2001 Fiscal Year Final Research Report Summary
Protective effects of erythropoietin on ischemic brain
Grant-in-Aid for Scientific Research (B)
|Allocation Type||Single-year Grants |
|Research Institution||Ehime University |
SAKANAKA Masahiro Ehime University, Faculty of Medicine, Professor, 医学部, 教授 (60170601)
TANAKA Junya Ehime University, Faculty of Medicine, Professor, 医学部, 教授 (70217040)
SATO Kohji Hamamatsu University, Faculty of Medicine, Professor, 教授 (80235340)
MAEDA Nobuji Ehime University, Faculty of Medicine, Professor, 医学部, 教授 (50036464)
WEN Tong-chun Ehime University, School of Medicine, Instructor, 医学部, 助手 (70284411)
DESAKI Junzo Ehime University, Faculty of Medicine, Assistant Professor, 医学部, 講師 (00036451)
|Project Period (FY)
1999 – 2001
|Keywords||Erythropoietin / Cerebral ischemia / Cell death / Bcl-x_L / bcl-2|
Erythropoietin (EPO) is a glycoprotein that acts as a main regulator of erythropoiesis and has been used in clinical medicine over the last decade for the treatment of renal anemia. Recently, several lines of evidence demonstrate the expressions of EPO and its receptor in the brain suggesting that the EPO-EPO receptor (EPOR) system functions in the brain as well.

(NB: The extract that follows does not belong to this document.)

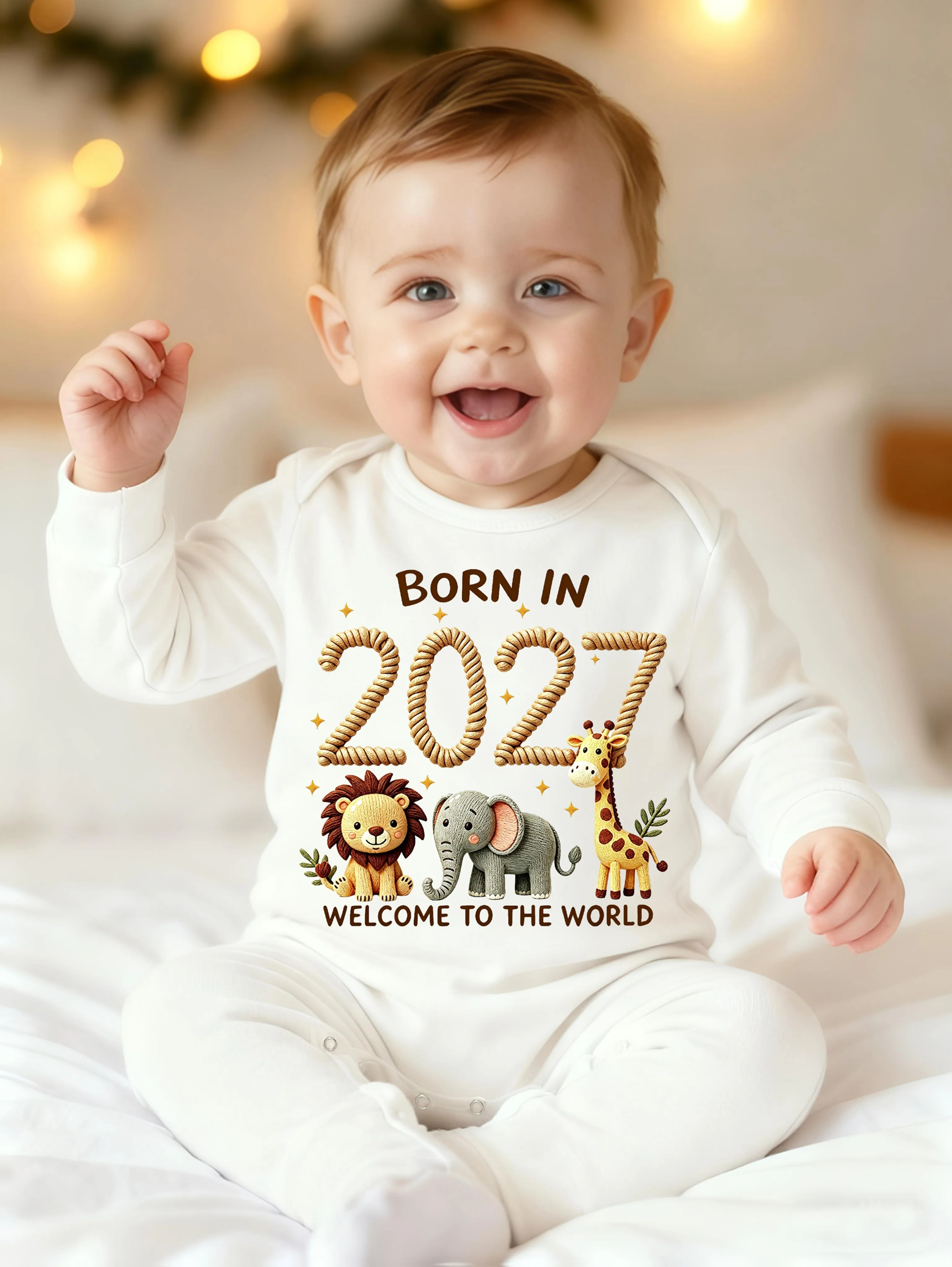 Safari Animal Born In 2027 Baby Bodysuit Newborn Infant Romper Welcome To The World Print Cute Baby Clothes Baby Shower Gift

In the present study, we have investigated the effects of erythropoietin (EPO) on ischemia-induced neuronal damage in vivo and in vitro. In vivo experiments showed that EPO rescued neurons in the hippocampal CA 1 field after 3-min transient forebrain ischemia in gerbils and reduced infarct volume after permanent middle cerebral artery (MCA) occlusion in spontaneously hypertensive rats (SHR). EPO also ameliorated ischemia-induced learning disability in gerbils and ischemia-induced place navigation disability in SHR. Furthermore, intracerebroventricular infusion of soluble EPOR that could inhibit EPO signal transmission enhanced ischemic neuronal damage.
Western blot and RT-PCR analysis showed that EPO infusion induced significantly more intense expressions of Bcl-x_L mRNA and protein in the hippocampal CA 1 field of ischemic gerbils than did vehicle infusion. In situ hybridization histochemistry also indicated that EPOR mRNA was upregulated in the periphery of cerebrocortical infarct lesion after MCA occlusion in rats. This suggests that an increased number of EPOR in neurons facilitates the EPO signal transmission in favor of neuronal survival.
In vitro experiments showed that EPO attenuated neuronal damage caused by chemical hypoxia and upregulated Bcl-x_L mRNA and protein expressions in cultured neurons.
In conclusion, EPO protects neurons against hypoxic and ischemic insults possibly through upregulation of the anti-apoptotic gene product Bcl-x_L.The present study proposes the possible therapeutic application of EPO to patients with stroke.